Though Lee's cleanup will probably catapult it into "the top 10 list" of worst storms to hit the area, with a cost estimated at between $2 million and $2.5 million, it's actually going rather well so far, Boring said.

"Doppler Don"

Though the physical repair effort slows down at night, the work doesn't stop until it's done.

Technicians in the main control room, which is dominated by a 600-square-foot mockup of EPB's electric system, flip switches throughout the wee hours, restoring electricity by rerouting power around broken lines.

They restored power to 10,000 residents Tuesday night, doing work that one day officials promise will be performed by automatic switches.

Don Nanney, who oversees this operation, sits just a few feet from a giant weather screen. He splits his attention between approaching clouds and status updates on the repairs. If there are dangerous winds in the region, he knows about it first.

"We all call him Doppler Don," jokes Boring.

Nanney, too, is working on little to no sleep. But a city depends on him to get the lines energized, to close the circuits.

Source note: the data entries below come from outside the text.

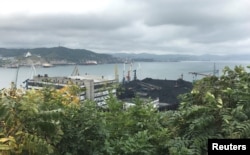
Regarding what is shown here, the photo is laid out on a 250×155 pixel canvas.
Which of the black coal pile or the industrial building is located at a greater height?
the industrial building

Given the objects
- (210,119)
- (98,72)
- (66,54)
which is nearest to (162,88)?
(98,72)

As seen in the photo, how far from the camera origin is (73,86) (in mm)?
4520

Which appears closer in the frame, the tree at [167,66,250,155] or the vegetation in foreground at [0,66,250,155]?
the vegetation in foreground at [0,66,250,155]

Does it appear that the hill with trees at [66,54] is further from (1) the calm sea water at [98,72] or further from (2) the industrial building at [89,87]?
(2) the industrial building at [89,87]

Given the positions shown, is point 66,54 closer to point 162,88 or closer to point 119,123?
point 162,88

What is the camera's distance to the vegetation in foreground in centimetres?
291

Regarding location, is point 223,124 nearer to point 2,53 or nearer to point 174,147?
point 174,147

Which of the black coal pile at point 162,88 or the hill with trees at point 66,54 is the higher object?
the hill with trees at point 66,54

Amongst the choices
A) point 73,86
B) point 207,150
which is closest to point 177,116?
point 207,150

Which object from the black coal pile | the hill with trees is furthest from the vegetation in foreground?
the hill with trees

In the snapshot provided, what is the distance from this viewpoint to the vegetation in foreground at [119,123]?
114 inches

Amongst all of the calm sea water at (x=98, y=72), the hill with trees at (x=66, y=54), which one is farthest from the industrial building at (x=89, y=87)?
the hill with trees at (x=66, y=54)

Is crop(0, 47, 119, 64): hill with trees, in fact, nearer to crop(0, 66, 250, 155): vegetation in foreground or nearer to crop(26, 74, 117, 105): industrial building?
crop(26, 74, 117, 105): industrial building

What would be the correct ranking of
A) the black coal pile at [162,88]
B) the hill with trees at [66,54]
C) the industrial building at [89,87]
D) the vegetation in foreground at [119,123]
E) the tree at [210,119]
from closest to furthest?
the vegetation in foreground at [119,123]
the tree at [210,119]
the industrial building at [89,87]
the black coal pile at [162,88]
the hill with trees at [66,54]
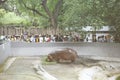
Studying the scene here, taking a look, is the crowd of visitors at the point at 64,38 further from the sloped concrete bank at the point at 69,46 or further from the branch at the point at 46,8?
the branch at the point at 46,8

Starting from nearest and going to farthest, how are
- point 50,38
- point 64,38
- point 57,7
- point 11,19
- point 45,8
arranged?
point 64,38, point 50,38, point 45,8, point 57,7, point 11,19

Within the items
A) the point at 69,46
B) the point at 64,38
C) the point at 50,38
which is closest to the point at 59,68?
the point at 69,46

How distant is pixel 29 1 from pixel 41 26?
266 cm

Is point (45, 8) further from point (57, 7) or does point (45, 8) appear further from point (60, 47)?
point (60, 47)

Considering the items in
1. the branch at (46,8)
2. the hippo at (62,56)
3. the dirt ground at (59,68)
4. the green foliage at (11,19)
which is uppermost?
the branch at (46,8)

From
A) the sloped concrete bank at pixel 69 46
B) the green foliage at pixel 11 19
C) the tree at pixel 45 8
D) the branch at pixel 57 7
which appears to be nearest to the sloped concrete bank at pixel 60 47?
the sloped concrete bank at pixel 69 46

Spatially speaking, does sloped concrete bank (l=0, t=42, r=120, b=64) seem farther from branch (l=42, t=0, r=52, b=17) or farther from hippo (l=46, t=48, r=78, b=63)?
branch (l=42, t=0, r=52, b=17)

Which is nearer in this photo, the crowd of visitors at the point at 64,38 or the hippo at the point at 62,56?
the hippo at the point at 62,56

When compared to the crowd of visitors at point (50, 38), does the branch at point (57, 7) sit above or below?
above

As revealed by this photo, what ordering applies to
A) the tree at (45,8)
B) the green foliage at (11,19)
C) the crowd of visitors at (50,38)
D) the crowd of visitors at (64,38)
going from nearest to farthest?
1. the crowd of visitors at (64,38)
2. the crowd of visitors at (50,38)
3. the tree at (45,8)
4. the green foliage at (11,19)

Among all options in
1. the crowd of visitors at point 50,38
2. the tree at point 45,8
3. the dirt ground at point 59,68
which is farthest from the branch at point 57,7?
the dirt ground at point 59,68

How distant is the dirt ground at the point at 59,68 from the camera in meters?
14.3

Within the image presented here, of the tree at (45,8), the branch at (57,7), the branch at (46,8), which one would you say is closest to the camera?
the branch at (46,8)

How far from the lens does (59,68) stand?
16.8m
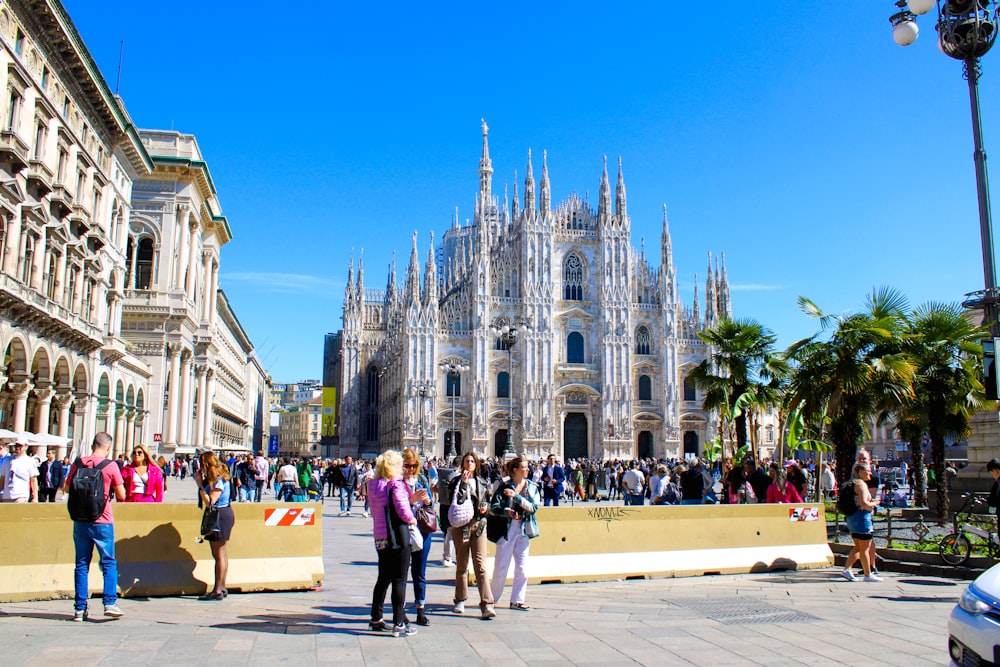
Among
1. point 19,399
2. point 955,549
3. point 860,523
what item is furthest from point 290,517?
point 19,399

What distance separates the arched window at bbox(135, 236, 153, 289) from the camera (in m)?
36.7

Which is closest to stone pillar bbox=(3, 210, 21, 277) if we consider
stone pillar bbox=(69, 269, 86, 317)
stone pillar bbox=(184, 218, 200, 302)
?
stone pillar bbox=(69, 269, 86, 317)

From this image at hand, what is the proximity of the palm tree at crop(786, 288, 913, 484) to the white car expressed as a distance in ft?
35.6

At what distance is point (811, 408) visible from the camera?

Though 20-hour days are standard in times like this, it's a burden shared by officials across the pay spectrum, officials say.

Perhaps the toughest job of all belongs to the line crews who were called back home from Baltimore, where they were helping with the weeklong cleanup of Hurricane Irene.

Five crews traveled back to Chattanooga on Tuesday night, and were back at work Wednesday morning, Bailey said.

"We're a public utility, this is our job," she added. "We can't stop events like this from happening, but we can make the outages shorter.

Power should be restored to all remaining customers by Friday.